4 lbs. ground beef
2 medium onions, chopped
1 green bell pepper, chopped
2 garlic cloves, minced
2 14-oz. cans diced tomatoes, undrained
1 32-oz. can crushed tomatoes
1 6-oz. can tomato paste
1 can Rotel diced tomatoes with chilies
1/4 cup chili powder
1 tablespoon sugar
1 teaspoon kosher salt
1 teaspoon black pepper
1/2 teaspoon paprika
1/2 teaspoon red pepper flakes
1 bay leaf
2 16-oz. cans kidney beans, rinsed and drained
Toppings: sour cream, shredded Cheddar cheese, chopped onions
Special equipment: 6-quart slow cooker
- Using a large skillet, cook ground beef, in batches, over medium-high heat until it is no longer pink. Stir the meat well so that it crumbles. Drain each batch of meat and place it in the crockpot.

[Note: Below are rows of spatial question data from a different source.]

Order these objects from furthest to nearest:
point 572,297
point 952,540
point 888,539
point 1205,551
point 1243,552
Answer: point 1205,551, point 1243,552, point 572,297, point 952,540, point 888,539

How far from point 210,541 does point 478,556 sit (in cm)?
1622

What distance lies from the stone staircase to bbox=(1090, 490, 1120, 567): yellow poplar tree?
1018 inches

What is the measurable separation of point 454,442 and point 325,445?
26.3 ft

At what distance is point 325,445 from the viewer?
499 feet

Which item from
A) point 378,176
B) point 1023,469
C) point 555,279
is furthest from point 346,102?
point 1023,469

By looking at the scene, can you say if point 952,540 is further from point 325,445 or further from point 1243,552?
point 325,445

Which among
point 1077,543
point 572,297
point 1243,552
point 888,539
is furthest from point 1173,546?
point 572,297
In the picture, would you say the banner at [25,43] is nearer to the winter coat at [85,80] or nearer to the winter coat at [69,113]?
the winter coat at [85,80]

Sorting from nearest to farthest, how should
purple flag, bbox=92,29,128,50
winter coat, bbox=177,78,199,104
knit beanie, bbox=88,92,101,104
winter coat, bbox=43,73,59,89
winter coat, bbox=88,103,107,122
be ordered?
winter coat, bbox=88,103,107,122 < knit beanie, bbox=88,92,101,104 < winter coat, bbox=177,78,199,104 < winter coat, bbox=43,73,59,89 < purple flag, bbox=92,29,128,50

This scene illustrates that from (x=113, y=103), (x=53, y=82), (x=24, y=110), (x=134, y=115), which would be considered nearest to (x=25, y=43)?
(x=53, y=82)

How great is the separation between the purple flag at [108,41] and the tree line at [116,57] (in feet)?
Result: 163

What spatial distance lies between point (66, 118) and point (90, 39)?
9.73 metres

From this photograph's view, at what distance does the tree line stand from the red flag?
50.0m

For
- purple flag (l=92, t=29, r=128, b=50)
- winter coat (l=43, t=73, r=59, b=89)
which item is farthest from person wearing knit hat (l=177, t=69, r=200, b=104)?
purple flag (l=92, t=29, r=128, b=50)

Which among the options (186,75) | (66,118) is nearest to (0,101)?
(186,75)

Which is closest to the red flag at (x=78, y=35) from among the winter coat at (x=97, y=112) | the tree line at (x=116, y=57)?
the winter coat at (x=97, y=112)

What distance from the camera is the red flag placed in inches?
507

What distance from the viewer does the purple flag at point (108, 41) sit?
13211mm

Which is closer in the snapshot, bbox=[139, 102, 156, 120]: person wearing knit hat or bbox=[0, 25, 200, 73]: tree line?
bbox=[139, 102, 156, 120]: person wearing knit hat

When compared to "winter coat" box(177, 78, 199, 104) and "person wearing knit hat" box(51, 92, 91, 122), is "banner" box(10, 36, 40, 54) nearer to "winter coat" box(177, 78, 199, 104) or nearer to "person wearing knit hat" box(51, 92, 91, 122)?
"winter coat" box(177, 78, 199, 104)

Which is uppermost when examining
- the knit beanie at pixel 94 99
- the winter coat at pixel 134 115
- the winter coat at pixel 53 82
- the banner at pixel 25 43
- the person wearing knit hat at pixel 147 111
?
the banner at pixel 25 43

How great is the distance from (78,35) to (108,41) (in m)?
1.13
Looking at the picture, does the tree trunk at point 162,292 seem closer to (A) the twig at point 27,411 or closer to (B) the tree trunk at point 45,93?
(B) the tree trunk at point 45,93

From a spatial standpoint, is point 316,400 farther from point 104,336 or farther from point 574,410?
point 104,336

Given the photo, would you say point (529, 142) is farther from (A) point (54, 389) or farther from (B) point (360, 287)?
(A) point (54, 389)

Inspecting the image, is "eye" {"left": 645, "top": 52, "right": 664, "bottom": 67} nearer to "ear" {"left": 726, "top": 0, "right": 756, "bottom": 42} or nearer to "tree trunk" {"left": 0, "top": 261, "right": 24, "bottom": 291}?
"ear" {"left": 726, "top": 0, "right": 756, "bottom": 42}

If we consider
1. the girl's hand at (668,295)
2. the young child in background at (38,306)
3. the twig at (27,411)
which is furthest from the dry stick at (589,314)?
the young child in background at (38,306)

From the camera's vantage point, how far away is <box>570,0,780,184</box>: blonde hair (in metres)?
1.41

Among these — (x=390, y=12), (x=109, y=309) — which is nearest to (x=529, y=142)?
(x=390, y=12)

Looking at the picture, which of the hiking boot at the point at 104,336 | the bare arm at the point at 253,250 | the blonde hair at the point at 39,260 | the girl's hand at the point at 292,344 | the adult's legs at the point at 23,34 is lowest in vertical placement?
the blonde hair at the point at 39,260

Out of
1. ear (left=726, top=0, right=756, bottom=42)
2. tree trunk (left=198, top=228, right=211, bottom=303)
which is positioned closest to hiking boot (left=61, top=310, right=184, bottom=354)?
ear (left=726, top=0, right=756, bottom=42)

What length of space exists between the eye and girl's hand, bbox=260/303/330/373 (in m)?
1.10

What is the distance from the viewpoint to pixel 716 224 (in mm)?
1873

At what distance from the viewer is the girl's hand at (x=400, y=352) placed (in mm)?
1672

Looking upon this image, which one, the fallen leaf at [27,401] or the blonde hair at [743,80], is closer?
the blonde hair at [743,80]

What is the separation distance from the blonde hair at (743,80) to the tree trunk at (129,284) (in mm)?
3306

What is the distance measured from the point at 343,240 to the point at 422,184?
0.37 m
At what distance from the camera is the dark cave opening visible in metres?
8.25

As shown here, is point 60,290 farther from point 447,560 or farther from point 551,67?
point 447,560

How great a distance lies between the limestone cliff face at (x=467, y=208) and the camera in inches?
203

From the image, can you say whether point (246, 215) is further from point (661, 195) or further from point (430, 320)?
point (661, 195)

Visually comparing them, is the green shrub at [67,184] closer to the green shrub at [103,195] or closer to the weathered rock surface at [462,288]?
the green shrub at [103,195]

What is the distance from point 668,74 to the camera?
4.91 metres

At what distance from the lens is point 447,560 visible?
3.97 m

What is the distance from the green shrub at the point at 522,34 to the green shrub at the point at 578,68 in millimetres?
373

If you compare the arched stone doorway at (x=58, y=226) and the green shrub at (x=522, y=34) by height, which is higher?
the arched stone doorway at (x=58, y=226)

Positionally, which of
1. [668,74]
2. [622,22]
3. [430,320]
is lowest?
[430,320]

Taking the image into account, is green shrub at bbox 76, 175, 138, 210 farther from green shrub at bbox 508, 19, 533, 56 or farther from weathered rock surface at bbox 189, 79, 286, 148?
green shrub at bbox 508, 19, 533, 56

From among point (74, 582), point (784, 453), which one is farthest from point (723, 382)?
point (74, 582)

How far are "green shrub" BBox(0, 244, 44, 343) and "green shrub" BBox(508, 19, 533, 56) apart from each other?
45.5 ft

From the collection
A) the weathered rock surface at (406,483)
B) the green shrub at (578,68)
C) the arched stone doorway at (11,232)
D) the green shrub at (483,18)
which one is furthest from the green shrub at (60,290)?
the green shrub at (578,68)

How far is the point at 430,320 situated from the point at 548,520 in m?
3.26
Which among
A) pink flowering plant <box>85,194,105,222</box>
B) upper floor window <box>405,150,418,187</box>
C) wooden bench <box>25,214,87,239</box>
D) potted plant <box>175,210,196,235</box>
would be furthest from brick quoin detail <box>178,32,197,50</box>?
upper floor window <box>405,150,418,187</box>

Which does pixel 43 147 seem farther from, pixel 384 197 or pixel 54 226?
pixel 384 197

- Stir in onions and the next 14 ingredients. Mix well.
- Cover and cook on HIGH 5 hours or on LOW 7 hours. Remove and discard bay leaf. Serve with desired toppings.
2 comments:
With a meal that size, I can make a batch and freeze some for next week. (If I plan it then it's called "planned overs" and not "leftovers").
Yummy! I was just thinking the other day that chili would be a good thing to have this week.